Photo credits: Action Education Laos / Pascale THEOPHILE
7 April 2023 marks World Health Day and the 75th anniversary of theème anniversary of the World Health Organisation (WHO). The theme of the day is "Health for All", to highlight the need for equal access to nutrition and health services for all. This is an opportunity for Action Education to highlight the importance of nutrition for quality education.
The interdependence between education, nutrition and health
There is a well-documented interdependence between education, nutrition and health. According to a WHO report, as early as 1950, it was found that The study found that "nutritional deficiencies and poor health of primary school-age children was one of the causes of low enrolment, high absenteeism, early dropout and poor school performance ". Nutritional deficiencies (in iron, vitamin A, iodine, etc.) affect attendance, attention in class and learning. We see this in practice in our work: a child or young person who is hungry does not learn well! A healthy diet in sufficient quantity is essential for learning and development. There is also a direct effect in the other direction: without quality education, children are less likely to be healthy. Education and nutrition are two key elements for human development.
Investments still insufficient
Good nutrition, health and education are not only basic rights but also an investment in development. Nutritious school meals increase enrolment by an average of 9 % and attendance by 8 %. The presence of school nutrition and health services encourages children to come to school and stay in school. A recent report shows a significant return on investment at the country level: school feeding programmes generate $9 for every $1 invested, for example.
While nine out of ten countries invest in school nutrition and health programmes, 73 million children The number of people affected by hunger in the world is increasing again and it is now estimated that 149 million children under 5 years of age are stunted in growth and development due to a lack of essential nutrients. The number of people affected by hunger in the world is rising again and it is now estimated that 149 million children under the age of 5 are stunted in growth and development due to a lack of essential nutrients in their diet.

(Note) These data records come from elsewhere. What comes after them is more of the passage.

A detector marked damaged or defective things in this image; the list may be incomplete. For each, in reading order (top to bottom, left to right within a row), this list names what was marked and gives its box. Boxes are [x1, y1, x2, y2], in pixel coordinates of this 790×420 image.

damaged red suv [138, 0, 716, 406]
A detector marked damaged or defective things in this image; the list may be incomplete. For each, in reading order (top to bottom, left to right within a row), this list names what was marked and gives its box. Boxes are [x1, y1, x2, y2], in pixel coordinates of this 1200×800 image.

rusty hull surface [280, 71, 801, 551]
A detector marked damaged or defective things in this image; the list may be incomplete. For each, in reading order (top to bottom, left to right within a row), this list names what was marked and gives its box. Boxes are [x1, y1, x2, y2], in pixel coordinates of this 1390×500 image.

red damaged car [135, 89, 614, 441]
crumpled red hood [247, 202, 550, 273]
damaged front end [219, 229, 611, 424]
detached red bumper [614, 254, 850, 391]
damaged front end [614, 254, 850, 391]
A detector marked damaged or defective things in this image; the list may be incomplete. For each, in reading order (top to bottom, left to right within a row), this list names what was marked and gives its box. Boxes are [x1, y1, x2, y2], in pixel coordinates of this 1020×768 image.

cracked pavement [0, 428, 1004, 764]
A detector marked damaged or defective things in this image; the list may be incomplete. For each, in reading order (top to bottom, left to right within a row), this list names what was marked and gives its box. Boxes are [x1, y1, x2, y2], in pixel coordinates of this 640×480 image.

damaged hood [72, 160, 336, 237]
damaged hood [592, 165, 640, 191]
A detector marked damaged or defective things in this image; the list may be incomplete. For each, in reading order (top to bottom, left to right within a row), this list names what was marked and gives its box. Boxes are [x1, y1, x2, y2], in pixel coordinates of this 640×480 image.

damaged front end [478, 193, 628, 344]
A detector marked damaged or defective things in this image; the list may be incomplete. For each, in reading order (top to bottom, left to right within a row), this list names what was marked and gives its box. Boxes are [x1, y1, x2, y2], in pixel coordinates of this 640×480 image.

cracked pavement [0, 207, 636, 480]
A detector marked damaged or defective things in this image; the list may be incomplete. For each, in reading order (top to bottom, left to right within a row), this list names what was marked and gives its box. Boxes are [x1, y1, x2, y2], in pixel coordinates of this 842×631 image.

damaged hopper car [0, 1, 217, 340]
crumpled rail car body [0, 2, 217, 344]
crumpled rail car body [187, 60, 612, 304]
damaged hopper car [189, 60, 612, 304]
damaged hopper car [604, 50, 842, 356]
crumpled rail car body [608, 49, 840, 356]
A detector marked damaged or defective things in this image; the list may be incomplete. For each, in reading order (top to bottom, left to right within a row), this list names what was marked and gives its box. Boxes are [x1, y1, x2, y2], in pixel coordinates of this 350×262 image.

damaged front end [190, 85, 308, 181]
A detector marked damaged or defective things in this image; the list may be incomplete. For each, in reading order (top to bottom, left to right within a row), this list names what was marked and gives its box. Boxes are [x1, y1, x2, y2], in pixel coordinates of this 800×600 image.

Stunting can cause long-term damage that extends well beyond childhood, including impaired learning ability, poor school performance, and reduced productivity and earnings in adulthood.
Food and nutrition education in schools: a major health issue
In many parts of the world, students depend on school to provide at least one balanced meal a day. At the height of the COVID-19 crisis, school closures led to increased hunger for hundreds of millions of students, with a negative impact on their nutrition.
Schools are also a key place to improve nutrition and promote child developments. Schoolchildren are at an age when their eating habits are being formed. Teachers can convey the right messages, using methods that facilitate the assimilation of knowledge (games, demonstrations, etc.). School curricula can include courses on nutrition and horticulture, which can help increase local food production and the availability of healthy food.
But food and nutrition education is not just about delivering messages. We believe it is important to involve children in instructive experiences, both in and out of school. These initiatives can enable children and their communities to become real actors of change in the local food environment. The involvement of all stakeholders in the school (children, parents, communities, teachers, farmers, etc.) can reach a wider audience. School gardens, in particular, are an excellent way to teach students good eating habits and environmental awareness. These gardens also help to build social links between students, families and local communities.
Some of Action Education's actions in favour of food education in schools
Action Education, through its programmes, is increasingly developing food and nutrition education in schools. Here are some examples:
- In Burkina FasoThe school gardens set up under a former project (Support to Schooling and Health Development) are now entirely managed by the communities, so that the nutritional and educational benefits are sustainable. For the headmaster of the Obdaga school, the sustainability of the school garden is important for two reasons: "On the one hand, it enriches the canteen meal with vegetables and on the other hand, it plays an educational role by serving as a practical case for the agriculture course".
- Laos:In Africa, nearly a third of children under the age of five are stunted due to malnutrition. Some of our projects provide nutritious meals to students from low-income households and teach parents and communities how to prepare complete and varied meals from local ingredients. School meals motivate students to attend school more and improve their learning outcomes. We also promote school gardens where children can grow their own vegetables and learn more about nutrition.
- In Vietnam,We are implementing several nutrition programmes, especially in areas with high poverty and malnutrition rates. After participating in a programme in Da Bac district, Ms. Loan says: "Cooking nutritious meals is no longer difficult and expensive, because the ingredients are easy to find in my village. Now I like to cook a variety of dishes. My family, especially my daughter, likes to eat them. As a result, she is healthier and her school performance is improving.